Enunciado A: Devolve tal e qual as linhas da listagem, desde o seu início até à linha que contém "11,86 -> 267,438", inclusive, e apenas essas.

Excerto da fonte:
== == ==

Acórdão nº 05679/09 de Tribunal Central Administrativo Sul, 20 de Novembro de 2014

Magistrado ResponsávelESPERANÇA MEALHA
Data da Resolução20 de Novembro de 2014
EmissorTribunal Central Administrativo Sul

Acordam em conferência, na Secção de Contencioso Administrativo, 2.º Juízo, do Tribunal Central Administrativo Sul I. Relatório O presente recurso jurisdicional, no qual é Recorrente Q……, SA, e Recorrido o MUNICÍPIO DE CASCAIS, vem interposto do despacho saneador-sentença, proferido pelo TAF de Sintra, em 03.072009, que, no âmbito de ação administrativa comum intentada pela aqui Recorrente e por Q……, SGPS, SA, contra o aqui Recorrido, decidiu julgar: - procedente a exceção de ilegitimidade ativa de Q……., SGPS, SA, absolvendo o R. da instância quanto ao pedido por esta formulado; - improcedente o erro no tipo e forma do processo; - corrigir o valor da causa para €30.000,01; - improcedente a ineptidão parcial da petição inicial, quanto ao 2º pedido; - improcedente a pretensão formulada nos autos pela A. Q……, SA.

A Recorrente conclui as suas alegações como se segue: “i. A sentença é ilegal, no que respeita à decisão sobre a matéria de facto, por não terem sido dados como provados factos que importam à discussão e à decisão da causa; ii. O Tribunal não deu como provado: (a) que o R. procedeu à construção (ainda que parcial) do passeio pedonal no troço de costa Guincho-Guia, na UOPG8 8 do POOC Sintra-Sado, antes da aprovação do Projecto de Requalificação previsto para a UOPG8; (b) que "Aos 23JUN06, o Senhor Vice-presidente da CMC licenciou o projecto de alteração/ampliação do antigo restaurante R……, sito no lugar da C……, na UOPG8 do POOC Sintra-Sado, pertencente à C…… -Sociedade ……., S.A.".

== == ==

Enunciado B: Volta a digitar, sem qualquer alteração, o trecho do acórdão desde "Acordam em conferência, na" até "pela A. Q……, SA.", inclusive.

== == ==

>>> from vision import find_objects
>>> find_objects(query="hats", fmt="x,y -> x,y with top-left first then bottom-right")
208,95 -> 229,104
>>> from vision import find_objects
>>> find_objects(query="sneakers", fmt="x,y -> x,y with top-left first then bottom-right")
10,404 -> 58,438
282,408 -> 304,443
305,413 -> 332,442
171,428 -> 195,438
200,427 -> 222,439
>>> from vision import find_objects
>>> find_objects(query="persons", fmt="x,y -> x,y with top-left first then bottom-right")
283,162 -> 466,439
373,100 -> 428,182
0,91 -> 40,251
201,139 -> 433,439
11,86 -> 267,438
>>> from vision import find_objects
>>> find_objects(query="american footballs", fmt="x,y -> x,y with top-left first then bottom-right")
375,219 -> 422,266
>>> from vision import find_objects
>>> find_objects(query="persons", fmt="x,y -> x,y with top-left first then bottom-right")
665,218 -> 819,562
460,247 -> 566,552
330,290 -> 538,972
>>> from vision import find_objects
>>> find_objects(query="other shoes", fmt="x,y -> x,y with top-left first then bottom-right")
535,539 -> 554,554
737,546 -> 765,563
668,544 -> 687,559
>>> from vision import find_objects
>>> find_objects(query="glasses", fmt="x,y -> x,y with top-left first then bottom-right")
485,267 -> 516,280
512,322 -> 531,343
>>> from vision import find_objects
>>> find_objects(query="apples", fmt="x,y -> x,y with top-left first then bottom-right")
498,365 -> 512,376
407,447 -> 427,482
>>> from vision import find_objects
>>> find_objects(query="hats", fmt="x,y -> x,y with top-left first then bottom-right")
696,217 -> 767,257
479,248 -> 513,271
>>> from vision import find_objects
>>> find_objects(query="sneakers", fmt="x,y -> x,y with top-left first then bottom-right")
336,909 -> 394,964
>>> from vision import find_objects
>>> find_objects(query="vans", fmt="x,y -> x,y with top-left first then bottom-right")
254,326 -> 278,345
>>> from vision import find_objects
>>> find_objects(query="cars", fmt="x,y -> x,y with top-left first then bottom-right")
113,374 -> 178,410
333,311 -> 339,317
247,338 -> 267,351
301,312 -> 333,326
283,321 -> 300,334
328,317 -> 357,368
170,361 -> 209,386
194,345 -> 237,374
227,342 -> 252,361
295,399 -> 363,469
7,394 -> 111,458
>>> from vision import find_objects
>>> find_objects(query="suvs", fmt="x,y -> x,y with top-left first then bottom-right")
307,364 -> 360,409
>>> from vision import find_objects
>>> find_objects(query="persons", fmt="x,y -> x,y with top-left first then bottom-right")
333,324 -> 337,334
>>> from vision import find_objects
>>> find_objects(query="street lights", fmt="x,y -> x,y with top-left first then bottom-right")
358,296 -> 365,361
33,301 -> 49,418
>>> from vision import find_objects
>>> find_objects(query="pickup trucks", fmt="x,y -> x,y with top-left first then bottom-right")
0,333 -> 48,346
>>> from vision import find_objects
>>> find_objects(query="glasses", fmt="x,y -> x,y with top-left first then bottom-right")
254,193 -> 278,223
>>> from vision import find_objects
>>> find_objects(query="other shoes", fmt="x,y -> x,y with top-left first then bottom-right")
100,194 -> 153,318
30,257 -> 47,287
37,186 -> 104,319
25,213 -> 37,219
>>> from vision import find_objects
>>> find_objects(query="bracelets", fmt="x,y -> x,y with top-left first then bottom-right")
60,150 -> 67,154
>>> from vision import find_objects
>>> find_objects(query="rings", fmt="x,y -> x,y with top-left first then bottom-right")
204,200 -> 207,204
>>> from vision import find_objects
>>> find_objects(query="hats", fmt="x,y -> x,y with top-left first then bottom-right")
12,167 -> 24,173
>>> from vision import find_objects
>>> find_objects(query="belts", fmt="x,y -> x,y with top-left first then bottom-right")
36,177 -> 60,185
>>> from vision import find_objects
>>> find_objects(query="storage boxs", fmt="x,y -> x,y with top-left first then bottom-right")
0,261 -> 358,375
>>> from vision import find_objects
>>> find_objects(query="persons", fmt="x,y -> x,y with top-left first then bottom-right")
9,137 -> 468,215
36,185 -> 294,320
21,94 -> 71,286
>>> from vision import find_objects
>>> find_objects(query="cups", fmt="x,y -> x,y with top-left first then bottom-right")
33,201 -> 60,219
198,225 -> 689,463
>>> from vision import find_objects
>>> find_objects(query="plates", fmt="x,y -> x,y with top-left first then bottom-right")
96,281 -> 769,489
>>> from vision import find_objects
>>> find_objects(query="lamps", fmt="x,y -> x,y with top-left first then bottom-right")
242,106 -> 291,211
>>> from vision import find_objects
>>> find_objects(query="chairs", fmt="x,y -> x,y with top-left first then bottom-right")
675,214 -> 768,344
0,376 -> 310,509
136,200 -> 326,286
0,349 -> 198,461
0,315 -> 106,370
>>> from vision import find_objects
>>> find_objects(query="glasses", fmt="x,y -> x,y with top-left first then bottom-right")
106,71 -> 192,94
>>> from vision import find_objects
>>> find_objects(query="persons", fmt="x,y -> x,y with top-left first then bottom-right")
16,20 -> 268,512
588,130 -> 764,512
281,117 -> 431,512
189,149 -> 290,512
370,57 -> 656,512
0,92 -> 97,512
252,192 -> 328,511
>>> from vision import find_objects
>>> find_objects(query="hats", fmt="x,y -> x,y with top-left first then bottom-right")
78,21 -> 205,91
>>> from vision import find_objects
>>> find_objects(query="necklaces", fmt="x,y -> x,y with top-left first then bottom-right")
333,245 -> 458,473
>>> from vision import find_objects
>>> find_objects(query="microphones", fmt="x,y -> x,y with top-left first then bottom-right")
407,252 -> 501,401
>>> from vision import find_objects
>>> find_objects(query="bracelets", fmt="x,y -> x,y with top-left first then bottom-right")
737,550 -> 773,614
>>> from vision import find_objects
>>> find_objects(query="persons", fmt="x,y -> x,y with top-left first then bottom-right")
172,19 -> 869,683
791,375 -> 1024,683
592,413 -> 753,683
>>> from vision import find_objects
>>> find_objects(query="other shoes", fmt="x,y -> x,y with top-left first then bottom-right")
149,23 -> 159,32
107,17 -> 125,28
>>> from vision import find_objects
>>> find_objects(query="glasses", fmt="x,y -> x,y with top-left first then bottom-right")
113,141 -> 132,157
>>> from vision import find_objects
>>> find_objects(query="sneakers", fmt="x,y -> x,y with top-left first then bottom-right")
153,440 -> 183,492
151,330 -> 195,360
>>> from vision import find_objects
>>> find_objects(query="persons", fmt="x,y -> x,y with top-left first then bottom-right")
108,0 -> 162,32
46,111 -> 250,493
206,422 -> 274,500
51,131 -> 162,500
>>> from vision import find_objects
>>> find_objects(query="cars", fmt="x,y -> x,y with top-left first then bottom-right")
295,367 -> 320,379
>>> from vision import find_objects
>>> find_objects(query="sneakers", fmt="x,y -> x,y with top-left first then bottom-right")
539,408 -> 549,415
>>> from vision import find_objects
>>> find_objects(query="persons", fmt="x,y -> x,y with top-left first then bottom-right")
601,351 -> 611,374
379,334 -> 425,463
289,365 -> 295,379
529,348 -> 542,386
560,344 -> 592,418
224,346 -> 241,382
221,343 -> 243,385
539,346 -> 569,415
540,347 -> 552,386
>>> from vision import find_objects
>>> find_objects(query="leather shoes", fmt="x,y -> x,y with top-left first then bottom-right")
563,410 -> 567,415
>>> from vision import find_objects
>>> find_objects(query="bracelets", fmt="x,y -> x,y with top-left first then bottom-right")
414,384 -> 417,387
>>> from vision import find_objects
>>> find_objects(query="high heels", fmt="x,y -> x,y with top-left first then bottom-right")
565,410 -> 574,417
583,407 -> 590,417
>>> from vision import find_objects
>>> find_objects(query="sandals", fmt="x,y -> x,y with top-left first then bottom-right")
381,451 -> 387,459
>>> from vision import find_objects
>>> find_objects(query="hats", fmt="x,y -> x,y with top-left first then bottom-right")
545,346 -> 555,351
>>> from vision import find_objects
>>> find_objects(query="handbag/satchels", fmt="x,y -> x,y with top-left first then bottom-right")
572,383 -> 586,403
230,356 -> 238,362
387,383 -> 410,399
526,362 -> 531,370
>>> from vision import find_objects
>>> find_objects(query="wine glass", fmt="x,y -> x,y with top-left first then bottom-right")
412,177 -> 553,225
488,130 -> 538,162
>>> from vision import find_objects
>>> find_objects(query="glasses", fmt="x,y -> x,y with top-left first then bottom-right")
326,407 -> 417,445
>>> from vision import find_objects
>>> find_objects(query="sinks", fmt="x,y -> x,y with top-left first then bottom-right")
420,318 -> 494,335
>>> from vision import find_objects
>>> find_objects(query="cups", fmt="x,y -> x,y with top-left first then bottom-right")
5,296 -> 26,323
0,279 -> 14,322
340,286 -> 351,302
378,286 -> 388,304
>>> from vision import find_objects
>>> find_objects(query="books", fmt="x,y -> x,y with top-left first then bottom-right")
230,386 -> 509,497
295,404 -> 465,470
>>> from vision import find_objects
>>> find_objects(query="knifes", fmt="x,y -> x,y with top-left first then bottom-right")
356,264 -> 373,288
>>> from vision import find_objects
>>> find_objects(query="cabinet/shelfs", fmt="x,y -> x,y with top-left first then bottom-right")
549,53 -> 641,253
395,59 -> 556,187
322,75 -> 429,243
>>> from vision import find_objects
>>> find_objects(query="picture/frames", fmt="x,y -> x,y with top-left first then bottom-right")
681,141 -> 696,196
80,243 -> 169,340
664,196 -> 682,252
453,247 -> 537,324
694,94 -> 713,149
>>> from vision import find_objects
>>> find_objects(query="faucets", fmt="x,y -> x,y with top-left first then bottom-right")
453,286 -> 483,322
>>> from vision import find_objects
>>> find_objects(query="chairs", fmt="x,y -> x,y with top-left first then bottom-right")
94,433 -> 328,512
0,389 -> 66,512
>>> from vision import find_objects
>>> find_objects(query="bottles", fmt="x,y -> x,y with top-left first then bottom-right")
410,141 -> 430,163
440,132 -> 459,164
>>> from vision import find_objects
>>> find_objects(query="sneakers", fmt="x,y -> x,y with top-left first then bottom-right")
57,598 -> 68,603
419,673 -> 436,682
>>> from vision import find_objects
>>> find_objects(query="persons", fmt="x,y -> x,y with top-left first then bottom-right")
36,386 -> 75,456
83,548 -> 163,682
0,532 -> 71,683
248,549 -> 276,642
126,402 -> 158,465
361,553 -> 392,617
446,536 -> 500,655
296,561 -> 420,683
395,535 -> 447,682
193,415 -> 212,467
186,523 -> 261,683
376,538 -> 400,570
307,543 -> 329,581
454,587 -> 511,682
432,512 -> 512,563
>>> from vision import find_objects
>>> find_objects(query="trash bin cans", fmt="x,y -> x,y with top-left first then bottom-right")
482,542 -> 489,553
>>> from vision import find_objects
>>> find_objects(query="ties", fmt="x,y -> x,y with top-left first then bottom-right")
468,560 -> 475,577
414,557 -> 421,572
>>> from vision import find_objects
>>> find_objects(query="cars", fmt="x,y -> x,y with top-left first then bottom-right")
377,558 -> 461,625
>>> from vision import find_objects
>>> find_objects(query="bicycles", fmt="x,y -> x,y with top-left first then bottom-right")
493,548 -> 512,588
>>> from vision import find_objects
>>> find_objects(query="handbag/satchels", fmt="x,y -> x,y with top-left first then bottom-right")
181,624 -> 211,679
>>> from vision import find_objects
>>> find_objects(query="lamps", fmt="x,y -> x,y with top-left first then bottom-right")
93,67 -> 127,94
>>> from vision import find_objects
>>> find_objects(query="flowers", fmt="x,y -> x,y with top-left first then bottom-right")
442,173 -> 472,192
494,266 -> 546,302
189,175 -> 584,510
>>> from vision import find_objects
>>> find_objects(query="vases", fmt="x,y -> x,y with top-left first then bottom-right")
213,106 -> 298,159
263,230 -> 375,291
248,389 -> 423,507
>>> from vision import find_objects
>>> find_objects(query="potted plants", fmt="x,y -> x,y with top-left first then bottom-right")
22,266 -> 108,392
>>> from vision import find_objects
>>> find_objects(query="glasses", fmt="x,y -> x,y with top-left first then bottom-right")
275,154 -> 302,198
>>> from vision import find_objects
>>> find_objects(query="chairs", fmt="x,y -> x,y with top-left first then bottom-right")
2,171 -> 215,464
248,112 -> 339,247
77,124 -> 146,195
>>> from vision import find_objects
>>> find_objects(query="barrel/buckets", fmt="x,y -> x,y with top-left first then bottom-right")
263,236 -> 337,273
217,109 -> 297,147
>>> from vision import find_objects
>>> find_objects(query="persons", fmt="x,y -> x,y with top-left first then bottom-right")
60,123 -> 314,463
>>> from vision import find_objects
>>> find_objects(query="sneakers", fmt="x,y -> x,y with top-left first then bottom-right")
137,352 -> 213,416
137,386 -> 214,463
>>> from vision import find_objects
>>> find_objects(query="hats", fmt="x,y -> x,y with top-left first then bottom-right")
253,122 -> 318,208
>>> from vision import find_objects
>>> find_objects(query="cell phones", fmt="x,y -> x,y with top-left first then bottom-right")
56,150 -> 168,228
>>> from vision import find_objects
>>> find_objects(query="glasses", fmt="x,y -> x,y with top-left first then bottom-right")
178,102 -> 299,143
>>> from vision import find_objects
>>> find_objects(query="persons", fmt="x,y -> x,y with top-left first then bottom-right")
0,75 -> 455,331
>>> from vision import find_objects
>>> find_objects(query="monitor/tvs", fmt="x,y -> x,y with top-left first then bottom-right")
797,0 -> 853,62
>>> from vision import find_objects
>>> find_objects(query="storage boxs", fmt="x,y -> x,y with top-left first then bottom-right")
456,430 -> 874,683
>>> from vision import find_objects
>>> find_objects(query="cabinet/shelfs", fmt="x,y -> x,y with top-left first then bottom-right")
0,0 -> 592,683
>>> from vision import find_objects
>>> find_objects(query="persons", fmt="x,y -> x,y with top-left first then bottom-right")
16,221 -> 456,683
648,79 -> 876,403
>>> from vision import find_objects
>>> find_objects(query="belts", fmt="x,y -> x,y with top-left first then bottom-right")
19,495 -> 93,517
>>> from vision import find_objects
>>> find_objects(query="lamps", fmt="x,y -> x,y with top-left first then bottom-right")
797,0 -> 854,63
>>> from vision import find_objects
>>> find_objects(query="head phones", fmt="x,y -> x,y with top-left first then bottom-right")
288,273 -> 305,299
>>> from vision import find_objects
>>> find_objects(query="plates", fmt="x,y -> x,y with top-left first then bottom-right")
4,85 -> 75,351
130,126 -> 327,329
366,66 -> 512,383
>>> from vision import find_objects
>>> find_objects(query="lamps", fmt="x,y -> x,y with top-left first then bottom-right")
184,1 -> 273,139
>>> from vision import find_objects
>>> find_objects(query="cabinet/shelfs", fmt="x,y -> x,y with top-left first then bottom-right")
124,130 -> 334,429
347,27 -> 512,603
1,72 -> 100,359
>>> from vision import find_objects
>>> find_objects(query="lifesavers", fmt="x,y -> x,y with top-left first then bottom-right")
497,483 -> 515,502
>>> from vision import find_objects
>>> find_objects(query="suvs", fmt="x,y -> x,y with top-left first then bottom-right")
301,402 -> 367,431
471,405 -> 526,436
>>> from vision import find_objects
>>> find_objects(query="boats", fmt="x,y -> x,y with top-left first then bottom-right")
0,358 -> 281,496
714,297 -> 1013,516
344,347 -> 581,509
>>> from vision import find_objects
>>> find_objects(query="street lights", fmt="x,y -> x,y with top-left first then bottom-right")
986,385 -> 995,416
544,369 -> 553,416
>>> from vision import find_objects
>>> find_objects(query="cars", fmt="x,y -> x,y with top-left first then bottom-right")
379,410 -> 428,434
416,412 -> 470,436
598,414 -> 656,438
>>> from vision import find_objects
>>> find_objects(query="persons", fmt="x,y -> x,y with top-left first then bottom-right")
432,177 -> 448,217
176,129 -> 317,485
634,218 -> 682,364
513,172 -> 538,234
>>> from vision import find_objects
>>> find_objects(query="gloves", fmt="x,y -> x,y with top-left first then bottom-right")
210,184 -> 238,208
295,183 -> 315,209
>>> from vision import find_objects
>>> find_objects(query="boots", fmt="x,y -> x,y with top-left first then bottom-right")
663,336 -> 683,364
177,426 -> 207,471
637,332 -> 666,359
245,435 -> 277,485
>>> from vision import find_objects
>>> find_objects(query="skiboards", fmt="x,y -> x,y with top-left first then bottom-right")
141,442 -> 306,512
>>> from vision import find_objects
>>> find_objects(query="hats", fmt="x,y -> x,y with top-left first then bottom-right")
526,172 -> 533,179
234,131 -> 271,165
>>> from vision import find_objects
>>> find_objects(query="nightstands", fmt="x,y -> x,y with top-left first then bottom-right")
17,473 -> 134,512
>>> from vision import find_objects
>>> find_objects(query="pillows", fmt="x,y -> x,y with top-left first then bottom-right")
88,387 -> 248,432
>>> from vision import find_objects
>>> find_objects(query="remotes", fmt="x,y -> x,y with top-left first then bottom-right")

== == ==

Resultado obtido A:
>>> from vision import find_objects
>>> find_objects(query="hats", fmt="x,y -> x,y with top-left first then bottom-right")
208,95 -> 229,104
>>> from vision import find_objects
>>> find_objects(query="sneakers", fmt="x,y -> x,y with top-left first then bottom-right")
10,404 -> 58,438
282,408 -> 304,443
305,413 -> 332,442
171,428 -> 195,438
200,427 -> 222,439
>>> from vision import find_objects
>>> find_objects(query="persons", fmt="x,y -> x,y with top-left first then bottom-right")
283,162 -> 466,439
373,100 -> 428,182
0,91 -> 40,251
201,139 -> 433,439
11,86 -> 267,438

Resultado obtido B:
Acordam em conferência, na Secção de Contencioso Administrativo, 2.º Juízo, do Tribunal Central Administrativo Sul I. Relatório O presente recurso jurisdicional, no qual é Recorrente Q……, SA, e Recorrido o MUNICÍPIO DE CASCAIS, vem interposto do despacho saneador-sentença, proferido pelo TAF de Sintra, em 03.072009, que, no âmbito de ação administrativa comum intentada pela aqui Recorrente e por Q……, SGPS, SA, contra o aqui Recorrido, decidiu julgar: - procedente a exceção de ilegitimidade ativa de Q……., SGPS, SA, absolvendo o R. da instância quanto ao pedido por esta formulado; - improcedente o erro no tipo e forma do processo; - corrigir o valor da causa para €30.000,01; - improcedente a ineptidão parcial da petição inicial, quanto ao 2º pedido; - improcedente a pretensão formulada nos autos pela A. Q……, SA.